Patients with renal SCC present at an advanced stage, usually at least T3 or higher, and have poor prognosis.[9] and only a few reported cases of sarcomatoid differentiation in SCC of the renal parenchyma.[11]

The patient in the current case report had stage IV disease at the time of diagnosis. Because of the rarity of the disease, there is still no standardized protocol for the management of patients with primary renal SCC with sarcomatoid differentiation. Our patient underwent radical nephrectomy with adjuvant chemoradiotherapy. However, the patient succumbed to the disease because of its advanced stage and poor prognosis associated with sarcomatoid differentiation. Further studies are required in literature to determine whether chemotherapy or radiotherapy can improve patient outcomes.

CONCLUSION

Renal parenchyma SCC with sarcomatoid differentiation is a rare and aggressive tumour with a poor prognosis, often diagnosed at advanced stages. Due to the lack of established treatment guidelines, management typically involves radical nephrectomy with chemoradiotherapy. Further studies are necessary to develop effective treatment strategies and improve patient outcomes.

Ethical approval

Institutional Review Board approval is not required.

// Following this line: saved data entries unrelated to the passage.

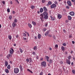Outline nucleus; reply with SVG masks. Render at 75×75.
Listing matches in <instances>:
<instances>
[{
  "label": "nucleus",
  "instance_id": "obj_17",
  "mask_svg": "<svg viewBox=\"0 0 75 75\" xmlns=\"http://www.w3.org/2000/svg\"><path fill=\"white\" fill-rule=\"evenodd\" d=\"M45 57L47 59V61L48 62L49 61V57L48 56H46Z\"/></svg>",
  "mask_w": 75,
  "mask_h": 75
},
{
  "label": "nucleus",
  "instance_id": "obj_51",
  "mask_svg": "<svg viewBox=\"0 0 75 75\" xmlns=\"http://www.w3.org/2000/svg\"><path fill=\"white\" fill-rule=\"evenodd\" d=\"M47 25H48V23H46L45 25V27H47Z\"/></svg>",
  "mask_w": 75,
  "mask_h": 75
},
{
  "label": "nucleus",
  "instance_id": "obj_48",
  "mask_svg": "<svg viewBox=\"0 0 75 75\" xmlns=\"http://www.w3.org/2000/svg\"><path fill=\"white\" fill-rule=\"evenodd\" d=\"M32 54H33V55H35V52H33V53Z\"/></svg>",
  "mask_w": 75,
  "mask_h": 75
},
{
  "label": "nucleus",
  "instance_id": "obj_59",
  "mask_svg": "<svg viewBox=\"0 0 75 75\" xmlns=\"http://www.w3.org/2000/svg\"><path fill=\"white\" fill-rule=\"evenodd\" d=\"M11 50L12 51V52H14V50H13V49H12V48H11Z\"/></svg>",
  "mask_w": 75,
  "mask_h": 75
},
{
  "label": "nucleus",
  "instance_id": "obj_2",
  "mask_svg": "<svg viewBox=\"0 0 75 75\" xmlns=\"http://www.w3.org/2000/svg\"><path fill=\"white\" fill-rule=\"evenodd\" d=\"M19 72V69L17 68L14 69V72L15 74H17Z\"/></svg>",
  "mask_w": 75,
  "mask_h": 75
},
{
  "label": "nucleus",
  "instance_id": "obj_40",
  "mask_svg": "<svg viewBox=\"0 0 75 75\" xmlns=\"http://www.w3.org/2000/svg\"><path fill=\"white\" fill-rule=\"evenodd\" d=\"M45 1V0H42V3H44Z\"/></svg>",
  "mask_w": 75,
  "mask_h": 75
},
{
  "label": "nucleus",
  "instance_id": "obj_31",
  "mask_svg": "<svg viewBox=\"0 0 75 75\" xmlns=\"http://www.w3.org/2000/svg\"><path fill=\"white\" fill-rule=\"evenodd\" d=\"M62 51H64V50H65V47H64L62 46Z\"/></svg>",
  "mask_w": 75,
  "mask_h": 75
},
{
  "label": "nucleus",
  "instance_id": "obj_7",
  "mask_svg": "<svg viewBox=\"0 0 75 75\" xmlns=\"http://www.w3.org/2000/svg\"><path fill=\"white\" fill-rule=\"evenodd\" d=\"M69 14L71 16H73L75 14V13L73 11H71L70 12Z\"/></svg>",
  "mask_w": 75,
  "mask_h": 75
},
{
  "label": "nucleus",
  "instance_id": "obj_57",
  "mask_svg": "<svg viewBox=\"0 0 75 75\" xmlns=\"http://www.w3.org/2000/svg\"><path fill=\"white\" fill-rule=\"evenodd\" d=\"M60 63H61V64H63V62H62V61H60Z\"/></svg>",
  "mask_w": 75,
  "mask_h": 75
},
{
  "label": "nucleus",
  "instance_id": "obj_39",
  "mask_svg": "<svg viewBox=\"0 0 75 75\" xmlns=\"http://www.w3.org/2000/svg\"><path fill=\"white\" fill-rule=\"evenodd\" d=\"M7 12H8V13H10V9L8 8V9H7Z\"/></svg>",
  "mask_w": 75,
  "mask_h": 75
},
{
  "label": "nucleus",
  "instance_id": "obj_38",
  "mask_svg": "<svg viewBox=\"0 0 75 75\" xmlns=\"http://www.w3.org/2000/svg\"><path fill=\"white\" fill-rule=\"evenodd\" d=\"M26 61L27 62H29V59H27L26 60Z\"/></svg>",
  "mask_w": 75,
  "mask_h": 75
},
{
  "label": "nucleus",
  "instance_id": "obj_34",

Declaration of patient consent

Patient's consent not required as patients identity is not disclosed or compromised.

Financial support and sponsorship

Nil.

Conflicts of interest

There are no conflicts of interest.

Use of artificial intelligence (AI)-assisted technology for manuscript preparation

The authors confirm that there was no use of Artificial Intelligence (AI)-Assisted Technology for assisting in the writing or editing of the manuscript and no images were manipulated using AI.